With heads in the cloud, student club pioneers tech projects
By Michael Ferraresi
GCU News Bureau
Grand Canyon University has a new student club pioneering an academic cloud computing lab that will be introduced in a key tech class this spring.
The idea is to create a virtual environment for GCU students to engage in classroom projects, according to professors Luke Kanuchok and Dr. Steve Powelson, who are co-advising the new student club and helping to deploy the cloud lab for the College of Science, Engineering and Technology.
The student club, iC (short for “innovative Computing”), is composed mostly of freshmen since the computer science and information technology programs just launched this fall. Starting in January, CS/IT students will take their first tech course — the introductory CST-110 — and begin learning computer programs that they will work to master throughout their undergrad studies.
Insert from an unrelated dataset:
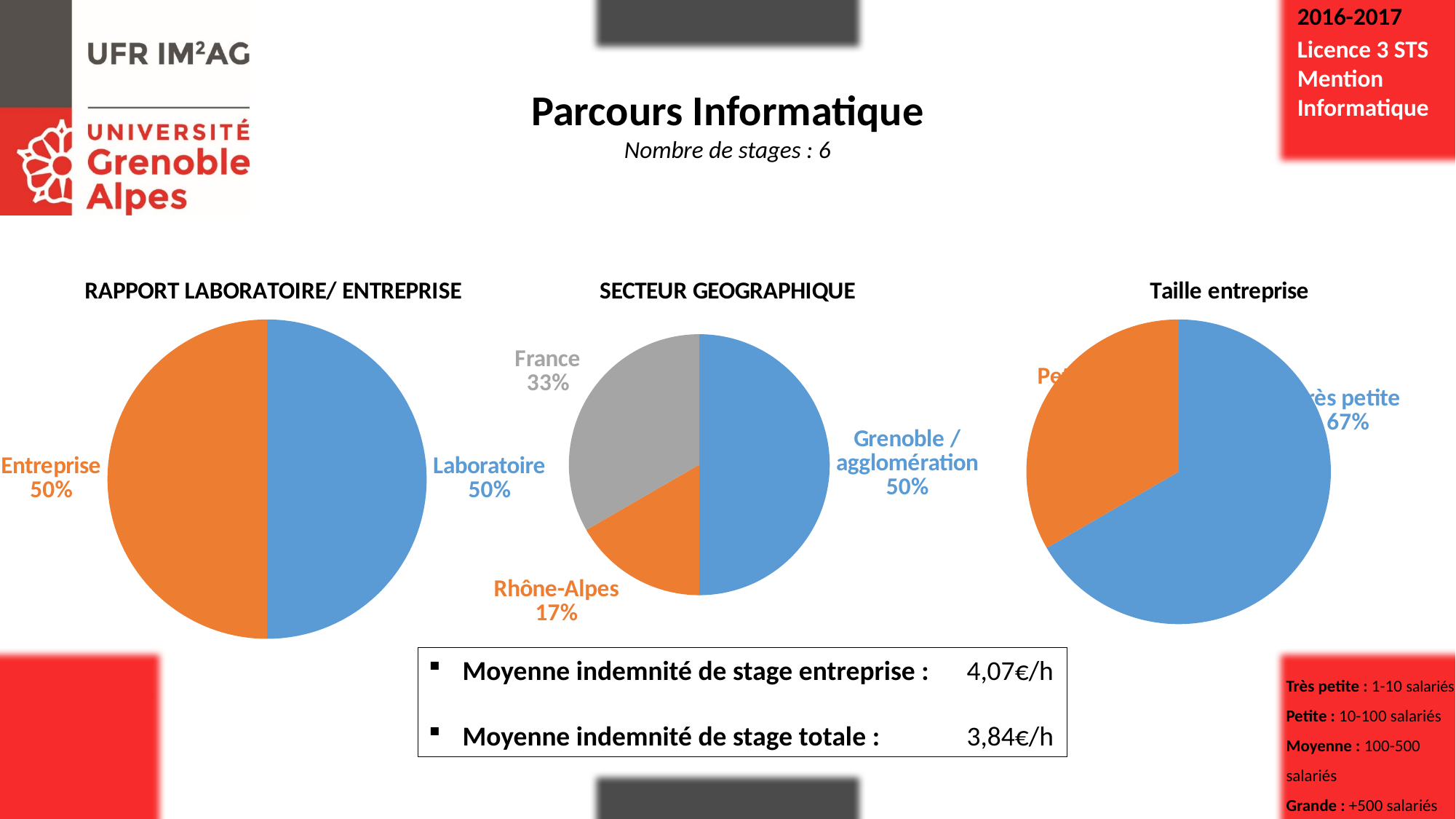
In the SECTEUR GEOGRAPHIQUE chart, what is the difference between the France share and the Rhône-Alpes share? 16% In the SECTEUR GEOGRAPHIQUE chart, what is the share for France? 33% In the SECTEUR GEOGRAPHIQUE chart, what share of internships is in Grenoble / agglomération? 50% In the RAPPORT LABORATOIRE/ ENTREPRISE chart, what is the share for Laboratoire? 50% In the Taille entreprise chart, which category has the largest share? Très petite In the Taille entreprise chart, what is the share for Très petite? 67% In the RAPPORT LABORATOIRE/ ENTREPRISE chart, what is the share for Entreprise? 50% In the SECTEUR GEOGRAPHIQUE chart, what is the share for Rhône-Alpes? 17% What type of chart is the Taille entreprise chart? Pie chart How many slices does the SECTEUR GEOGRAPHIQUE chart have? 3 In the SECTEUR GEOGRAPHIQUE chart, which sector has the largest share? Grenoble / agglomération In the SECTEUR GEOGRAPHIQUE chart, which sector has the smallest share? Rhône-Alpes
Technology for the new cloud computing lab is provided by Brinkster, a local firm founded by GCU alumnus Jared Stauffer, who also serves on GCU President/CEO Brian Mueller’s advisory board for academic development around science, technology, engineering and mathematics — the fast-changing fields known as the STEM disciplines.
Powelson, who built his entrepreneurial career around IT strategy and cloud computing, and Kanuchok, who joined GCU as lead faculty for computer science after more than eight years as a software engineer at Lockheed Martin, said they also envision the new academic cloud computing lab as a space where CSET students can collaborate with those from the Colangelo College of Business and others.
Students in the iC club also will help coach their fellow students in CST-110 on the basics of the new cloud computing technology.
“This will help them develop skillsets that they will need in the classroom and to be mentors to others in the classroom,” said Powelson, who is lead faculty for GCU’s IT programs.
The new cloud computing lab is envisioned as a virtual forum where students can practice computer-programming skills through Minecraft simulations, big data analysis and other assignments. Organizers see the virtual lab as a way to support CSET classes rather than as a replacement for GCU’s current learning-management system.
It’s a way to address students’ need to practice with programs such as Python C and other complex programming languages in the classroom but also for co-curricular project sharing designed to provide real-world business and industry-specific simulations.
Students who organized the iC club with Kanuchok and Powelson said they were looking forward to testing the cloud computing lab in their CST-110 course now that they’ve nearly completed their first semester.
GCU introduced its CS/IT degrees this fall. They include emphases on big data analytics, business entrepreneurship, game and simulation development, health-information technology, and technology innovation.
Paul Rodriguez, president of the iC club, said he came to GCU to study IT and focus on health informatics for his future. But like most of his peers in the club, Rodriguez said he’s interested in so many different aspects of gaming, coding and data security, he and his iC mates see the club as a place where GCU students of all backgrounds can learn about CS/IT trends that impact their lives.
As it evolves, students and advisers of the iC club could take a central roll in some of the technology collaborations that GCU has envisioned through its new academic programs. Rodriguez said club members already are kicking around lots of ideas.
“It can be a melting pot of so many backgrounds and help those ideas bloom,” said Rodriguez, a GCU freshman who grew up in west Phoenix and graduated from Bourgade Catholic High School. “It’s limitless for ideas.”
Stauffer, the Brinkster founder, earned his GCU bachelor’s degree in Christian studies in 1999 while he was in the midst of developing his tech company. He later completed his MBA at GCU and was named to the University’s Hall of Fame.
With his ties to GCU, Stauffer said he looked forward to sharing his industry insight to help students prepare for their futures. In the CS/IT world, that future is ever-changing because of new technologies. But Stauffer added that the academic cloud computer technology Brinkster provided to GCU is the same type of enterprise cloud tool used by hundreds of small to midsize companies that contract with Brinkster.
“It gives the students real-world experience,” said Stauffer, who already has hosted iC club students during their field trip to Brinkster’s downtown Phoenix office. “You can call it a simulation, but it’s actually the real public cloud that we sell (to companies).
“I think GCU is doing a tremendous job creating a degree program where the result will be that students with experience in these types of environments, or with these types of resources, will have the tools to get hired.”